Ambiguity in the local diffusion profile is an important cause of spurious fibre tracks in DWI. We propose to use bundle labels as an additional prior in global tractography to overcome this issue. We have evaluated such label prior in a Tractometer study, and demonstrated its effect on real data using the Catani atlases of 30 white matter tracts. Results show an important decrease of invalid connections and spurious tracks. Additionally, a probabilistic segmentation of the fibre bundles is obtained.

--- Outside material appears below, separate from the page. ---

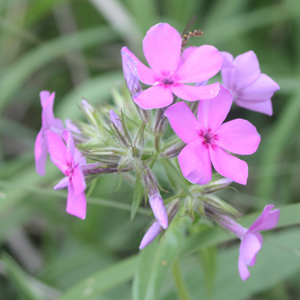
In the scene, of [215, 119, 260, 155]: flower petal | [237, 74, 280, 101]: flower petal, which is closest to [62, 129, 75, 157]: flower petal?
[215, 119, 260, 155]: flower petal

09:48 1032.   Connectivity based segmentation of the Corpus Callosum using a novel data mining approach
Gowtham Atluri1, An Wu2, Essa Yacoub2, Kamil Ugurbil2, Vipin Kumar1, and Christophe Lenglet2
1Computer Science and Engineering, University of Minnesota, Minneapolis, Minnesota, United States, 2Center for Magnetic Resonance Research, University of Minnesota, Minneapolis, Minnesota, United States

Existing approaches that are used to do finer segmentation of cortical regions using DTI based tractography data do not make use of the underlying spatial structure. In this work, we extend a popular Shared Nearest Neighbor (SNN) based clustering approach in order to account for spatial structure in the data. We use this approach to discover finer segmentation of the Corpus Callosum in 2 normal subjects using tractography data computed from a 3T and a 7T DTI scan. Our results suggest that our new approach results in a segmentation that is consistent between 3T and 7T.